Task details: Continue the passage below on why earnings season matters to investors, picking up after its final sentence.

Quoted passage:
<<<<
Why is earnings season so important for investors?
This is where the rubber meets the road. As investors we are fundamentally taking a view on the future every time we invest in a company, a stock, a bond, whatever the asset class. If we invest, for example, in the stock of a cloud computing business, one of the inherent views we are taking on that business is that it will continue to grow sales at a high rate and that operating margins will rise as that business matures.
Every quarter, the listed companies in that industry (as with all others) report and update their financial results publicly. This allows us as investors and the market to assess the reality of the performance of these businesses and reassess the validity of assumptions and forecasts. This process of informational update feeds through into the prices of those stocks. Better than expected results should, all else equal, lead to higher share prices, and vice versa.
The information the market receives every earnings season also helps to inform wider economic expectations, again feeding through into the prices of assets in financial markets. If many of the companies in, for example, furniture retail, report weaker than expected results and predict a slowing in demand next quarter, this can be read as a warning for broader consumer confidence and consumption patterns for the economy.
>>>>
Data entries:
<<<<
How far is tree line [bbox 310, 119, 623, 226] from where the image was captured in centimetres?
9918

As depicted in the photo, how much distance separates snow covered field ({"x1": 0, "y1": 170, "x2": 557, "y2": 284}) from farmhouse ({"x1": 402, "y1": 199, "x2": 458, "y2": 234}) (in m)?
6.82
>>>>
<<<<
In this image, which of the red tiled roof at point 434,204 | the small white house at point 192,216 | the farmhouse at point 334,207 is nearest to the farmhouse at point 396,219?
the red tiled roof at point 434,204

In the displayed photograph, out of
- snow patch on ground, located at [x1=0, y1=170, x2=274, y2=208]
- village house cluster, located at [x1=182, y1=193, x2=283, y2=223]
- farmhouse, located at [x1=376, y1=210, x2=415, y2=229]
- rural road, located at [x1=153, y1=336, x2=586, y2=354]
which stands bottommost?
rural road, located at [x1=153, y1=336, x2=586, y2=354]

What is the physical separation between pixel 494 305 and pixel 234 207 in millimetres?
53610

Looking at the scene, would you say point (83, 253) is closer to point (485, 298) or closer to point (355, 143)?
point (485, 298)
>>>>
<<<<
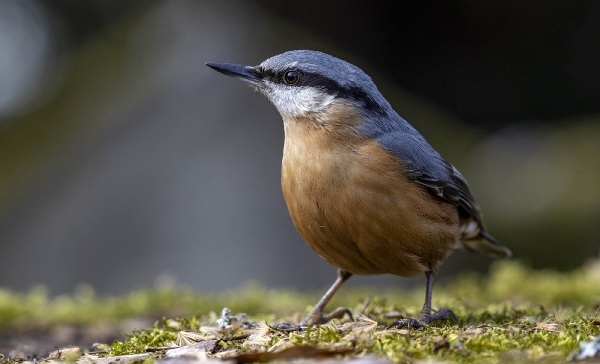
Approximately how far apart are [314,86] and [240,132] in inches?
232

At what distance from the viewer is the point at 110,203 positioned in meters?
>>>>
Result below:
To cut a long story short, earnings season is critically important even in the best of times, and especially so in periods like now where there is great uncertainty about the future trajectory of the economy and financial markets.
So what should investors be looking out for this earnings season?
The elephant in the room is the US economy. Increasingly it is expected that the interest rate rises of last year should feed through into a slowing in the US economy, especially hitting consumption of goods hardest. Retail and online ecommerce businesses who rely on consumers buying goods will be important bell-weathers for US consumer demand and its outlook.
Similarly, how is enterprise spending looking? This is a great unknown currently. Will companies be cutting back their spending on IT, software, hiring of staff, etc. in response to the higher interest rates, inflation, and possibility of a slowing economy. This is an important sector in the economy and stock markets.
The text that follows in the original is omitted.